South Sudanese SPLA soldiers are pictured in Pageri in Eastern Equatoria state on August 20, 2015. Sudan has accused South Sudan aiding rebels fighting Khartoum forces. PHOTO | SAMIR BOL | AFP

What you need to know:

  • The SPLM-N is fighting Khartoum’s forces in Blue Nile and South Kordofan states.
  • South Sudan split from Sudan in 2011 under a peace agreement that ended a 22-year civil war.
  • South Sudan, the world’s youngest nation, fell into a brutal civil war in December 2013 after President Kiir accused his former deputy Riek Machar of planning a coup.

KHARTOUM

Sudan’s powerful security agency has accused South Sudan of holding talks with rebels fighting Khartoum forces with the goal of extending the war.

The National Intelligence and Security Service said South Sudanese President Salva Kiir, his deputy Taban Deng and top military commanders held meetings last week with the Sudan People’s Liberation Movement-North rebel group.

The SPLM-N is fighting Khartoum’s forces in Blue Nile and South Kordofan states.

“These meetings were aimed at extending the war in Sudan. South Sudan continues to host these rebels,” NISS said.
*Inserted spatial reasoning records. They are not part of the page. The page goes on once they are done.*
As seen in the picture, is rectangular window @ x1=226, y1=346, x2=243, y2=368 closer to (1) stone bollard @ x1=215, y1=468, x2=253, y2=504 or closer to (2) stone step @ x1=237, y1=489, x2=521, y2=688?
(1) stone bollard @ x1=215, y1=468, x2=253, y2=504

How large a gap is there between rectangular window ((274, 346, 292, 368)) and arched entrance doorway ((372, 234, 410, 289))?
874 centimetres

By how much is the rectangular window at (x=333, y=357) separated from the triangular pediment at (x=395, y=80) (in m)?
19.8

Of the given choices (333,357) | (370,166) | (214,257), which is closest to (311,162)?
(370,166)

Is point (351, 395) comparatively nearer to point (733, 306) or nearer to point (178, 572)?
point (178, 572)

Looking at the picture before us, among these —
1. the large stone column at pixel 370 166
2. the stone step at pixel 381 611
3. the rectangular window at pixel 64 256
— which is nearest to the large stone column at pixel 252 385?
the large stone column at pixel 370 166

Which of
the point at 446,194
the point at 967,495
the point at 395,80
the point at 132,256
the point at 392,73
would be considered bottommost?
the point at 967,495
“As part of this policy, Kiir and Deng held intensive meetings with SPLM-N in Juba between Wednesday and Saturday.”

FLEEING WAR

“We are warning the South Sudanese Government to stop intervening in Sudanese affairs.”
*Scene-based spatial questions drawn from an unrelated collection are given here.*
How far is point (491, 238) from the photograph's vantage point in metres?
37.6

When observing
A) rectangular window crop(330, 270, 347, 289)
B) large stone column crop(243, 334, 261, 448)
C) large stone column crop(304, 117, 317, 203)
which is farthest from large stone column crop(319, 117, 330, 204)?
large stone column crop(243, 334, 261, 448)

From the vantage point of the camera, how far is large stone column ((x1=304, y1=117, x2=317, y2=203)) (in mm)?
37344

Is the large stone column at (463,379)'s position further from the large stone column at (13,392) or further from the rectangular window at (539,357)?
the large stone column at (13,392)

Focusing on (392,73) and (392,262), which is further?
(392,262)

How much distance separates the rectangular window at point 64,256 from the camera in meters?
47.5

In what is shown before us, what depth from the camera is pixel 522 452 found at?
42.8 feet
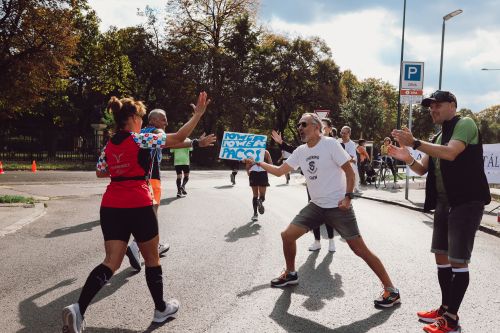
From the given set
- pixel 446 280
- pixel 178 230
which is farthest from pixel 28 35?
pixel 446 280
The statement bitterly contrasted South Sudan’s policy with Khartoum’s humanitarian aid to hundreds of thousands of South Sudanese refugees who have arrived, fleeing war and famine in their country.

“While Sudan has opened its borders to South Sudanese citizens, the government of South Sudan is responding by hosting Sudanese rebels,” NISS said.

Sudan authorities say during his visit to Khartoum in September last year, Deng gave assurances that Juba would expel all rebels fighting Sudan.

Armed revolts on both sides of the border have soured relations between the two countries.

PEACE AGREEMENT

South Sudan split from Sudan in 2011 under a peace agreement that ended a 22-year civil war.

More than two million South Sudanese had died in the war.

But Juba and Khartoum have traded accusations of supporting each other’s rebels on their territory, charges both countries deny.

South Sudan, the world’s youngest nation, fell into a brutal civil war in December 2013 after President Kiir accused his former deputy Riek Machar of planning a coup.

THOUSANDS KILLED

Tens of thousands of people have been killed since then and more than two and a half million people driven from their homes.

Sudan is hosting about 380,000 South Sudanese who have arrived since the war erupted, the United Nations’s refugee agency says.

The influx has swelled in recent months after South Sudan declared a famine in parts of the country.

In late March, Sudan opened a humanitarian corridor for delivering food assistance to thousands of South Sudanese suffering from famine in Unity State and Bahr El Ghazal.